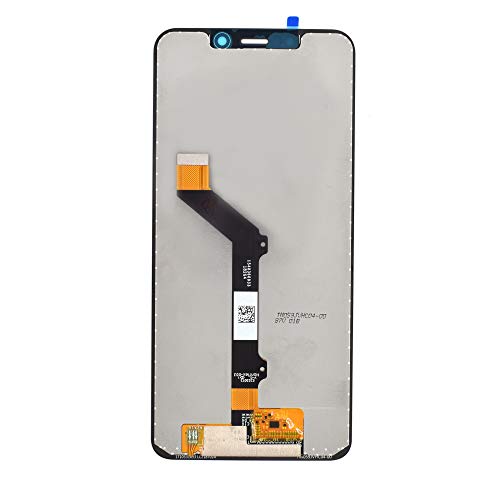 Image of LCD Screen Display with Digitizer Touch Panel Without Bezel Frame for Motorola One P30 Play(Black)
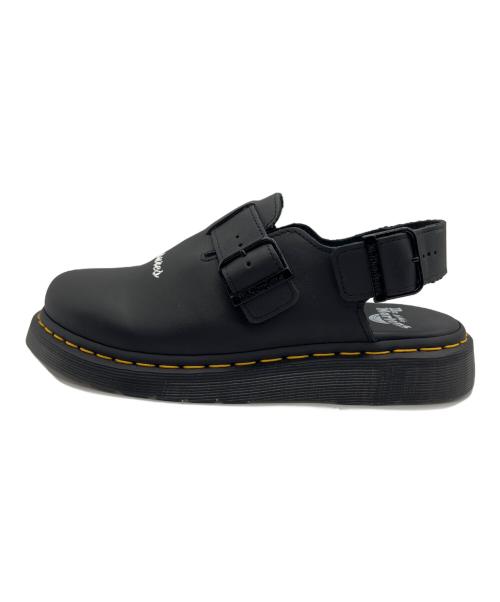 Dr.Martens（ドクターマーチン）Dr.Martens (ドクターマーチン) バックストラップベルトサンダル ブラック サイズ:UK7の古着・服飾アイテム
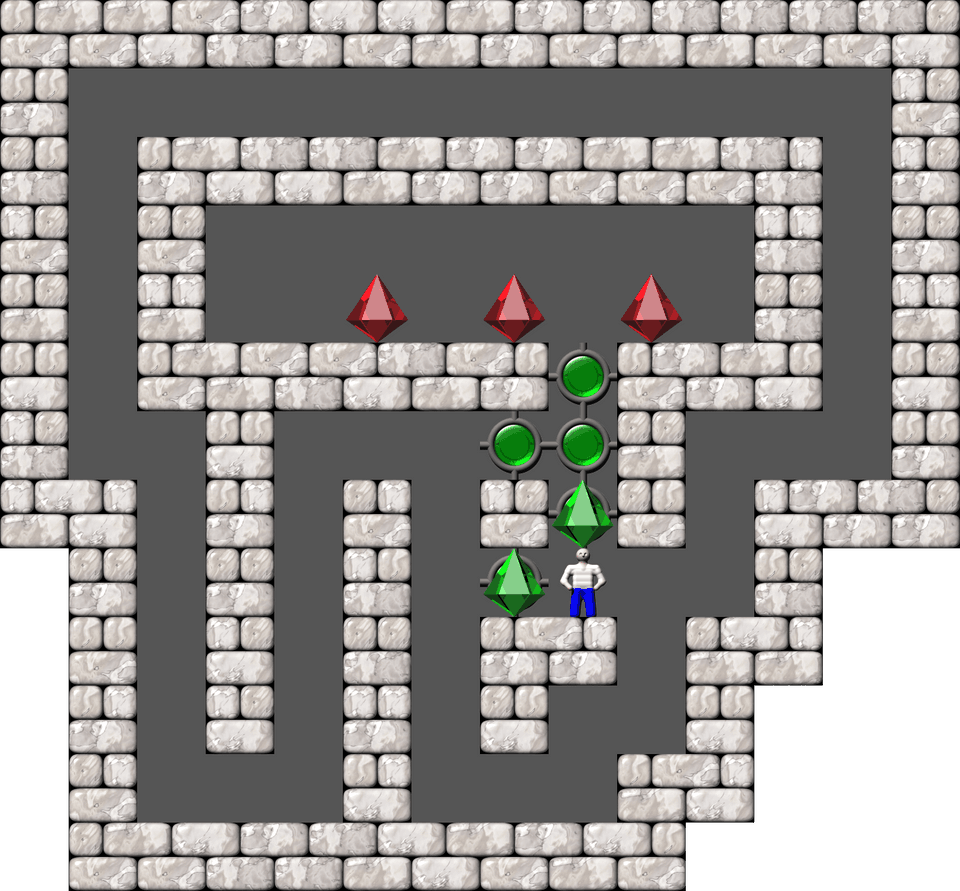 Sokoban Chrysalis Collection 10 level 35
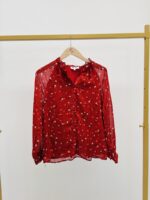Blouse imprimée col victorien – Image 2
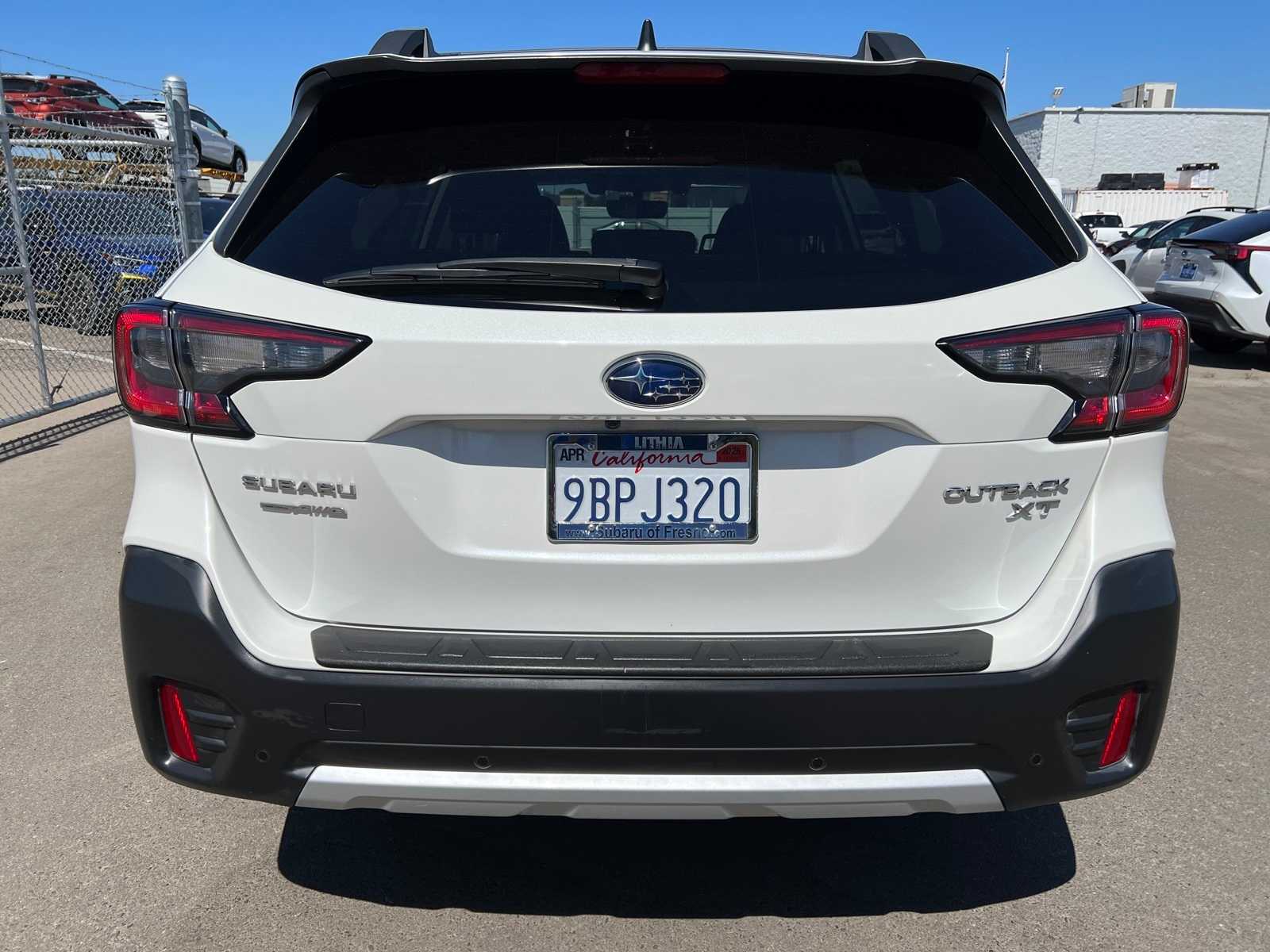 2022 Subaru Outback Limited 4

Assignment: Every line of the data should be transcribed exactly. Omit the images.

Exercise result:
 Image of LCD Screen Display with Digitizer Touch Panel Without Bezel Frame for Motorola One P30 Play(Black)
 Dr.Martens（ドクターマーチン）Dr.Martens (ドクターマーチン) バックストラップベルトサンダル ブラック サイズ:UK7の古着・服飾アイテム
 Sokoban Chrysalis Collection 10 level 35
Blouse imprimée col victorien – Image 2
 2022 Subaru Outback Limited 4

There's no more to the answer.